AI’s role: Predict which of 1000 genes to perturb first

Experiments’ role: Establish that perturbation actually causes the effect

Causal Inference: A Brief Introduction

Modern causal inference uses Directed Acyclic Graphs (DAGs) to represent causal relationships. A DAG is a diagram with arrows showing cause-and-effect relationships, where “directed” means arrows have direction (A→B means A causes B) and “acyclic” means no circular loops exist (no A→B→C→A).

Simple DAG Example: Gene Regulation
    Transcription Factor (TF)
           ↓
       Enhancer Activity
           ↓
      Gene Expression
           ↓
        Protein Level
           ↓
        Phenotype

This DAG states:
- Changing TF changes Enhancer (causal)
- Changing Protein changes Phenotype (causal)
- Protein and TF are correlated, but not directly causally related

Key insight: The DAG helps you design experiments to establish causation, not just correlation.

For biology students:

Learn to draw causal models of your system
Use them to design experiments
Don’t confuse AI predictions (correlations) with causal claims

From Null Hypothesis Testing to Comparing Causal Models

Many biology students learn statistics through a flowchart approach:

Is data normal? → YES → t-test
               → NO → Mann-Whitney U test

The goal is typically to reject a null hypothesis: “Does this gene variant have NO effect on disease risk?” If p < 0.05, we conclude “yes, it has an effect.”

This approach has serious limitations in modern genomics:

“No effect” is not a realistic biological hypothesis
- Every variant affects something, even if weakly
- The real question isn’t “effect or no effect?” but “what mechanism causes the effect?”
Null models are not unique
- What’s the “null” for gene network evolution?
- What’s the “null” for cell-cell communication?
- Multiple process models can produce identical null predictions
Industrial vs. research contexts
- The t-test was invented for Guinness Brewery quality control: “Is this batch the same as previous batches?”
- But genomics research asks: “Which of these 10 mechanisms explains this phenotype?”

⁂

#### Exercise requirements
1 > Restate the paragraph of the causal inference text beginning "Modern causal inference uses" more concisely, keeping its main facts.
2 > Reproduce the part of the causal inference text that opens with the words containing "Simple DAG Example: Gene" and closes with "changes Phenotype (causal)", swapping "Phenotype" for "Cell Morphology".
3 > Write the next part of the causal inference text, continuing from its final line.
The material comes from a different source than the causal inference text above.

#### Stored data
⁂

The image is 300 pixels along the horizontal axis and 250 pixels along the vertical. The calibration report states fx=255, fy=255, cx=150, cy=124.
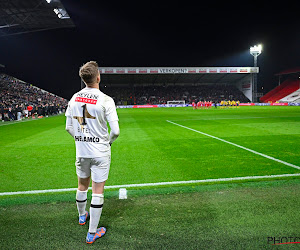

⁂

#### Task-by-task results
1 > Modern causal inference represents causal relationships with Directed Acyclic Graphs (DAGs), which are diagrams whose arrows show cause and effect. The arrows are directed, so A→B means A causes B. The graph is acyclic, meaning it contains no circular loops such as A→B→C→A.

2 >
Simple DAG Example: Gene Regulation
    Transcription Factor (TF)
           ↓
       Enhancer Activity
           ↓
      Gene Expression
           ↓
        Protein Level
           ↓
        Cell Morphology

This DAG states:
- Changing TF changes Enhancer (causal)
- Changing Protein changes Cell Morphology (causal)

3 >
What this means for AI and genomics:

When an AI model predicts “this variant is 95% likely to be pathogenic,” it’s not just saying “effect exists.” It’s implicitly proposing mechanisms based on patterns it learned. Your job as a scientist is to:

Formulate competing causal models (Does this variant disrupt transcription factor binding? Alter splicing? Change enhancer activity?)
Design experiments to compare these models
Use data to determine which mechanism best explains the phenotype

AI models should help you compare competing biological hypotheses, not just confirm that “something is significant.”

Success Stories: AI Transforming Genomics

AI has already made real discoveries across genomics. Here are key examples:

Protein Structure: AlphaFold (2020-2024)

AlphaFold 2 achieved near-experimental accuracy predicting 3D protein structures in hours instead of months (Jumper et al 2021, Nature). AlphaFold 3 extended to protein complexes and DNA/RNA interactions (Abramson et al 2024, Nature). Over 200 million structures are now freely available, accelerating drug discovery and disease research.

Variant Calling and Interpretation (2015-present)

DeepVariant treats sequencing as image recognition, reducing error rates by 50% vs. traditional methods (Poplin et al 2018, Nature Biotechnology). Now standard in clinical sequencing. Models like DeepSEA and Basenji extended this to predict regulatory variant effects (Zhou & Troyanskaya 2015, Nature Methods; Kelley et al 2018, Genome Research). Transformer models predict gene expression, chromatin state, and histone modifications from DNA sequence alone (Avsec et al 2021, Nature Methods). This enables predicting noncoding variant effects and revealing long-range regulatory interactions up to 100kb away.

Single-Cell Analysis: Foundation Models (2022-2024)

Models like scGPT and Geneformer treat genes as words in language, learning universal cellular representations (Cui et al 2024, Nature Methods; Theodoris et al 2023, Nature). This enabled the Human Cell Atlas and reduced cell type annotation from weeks to hours.

Drug Discovery: Virtual Screening (2020-present)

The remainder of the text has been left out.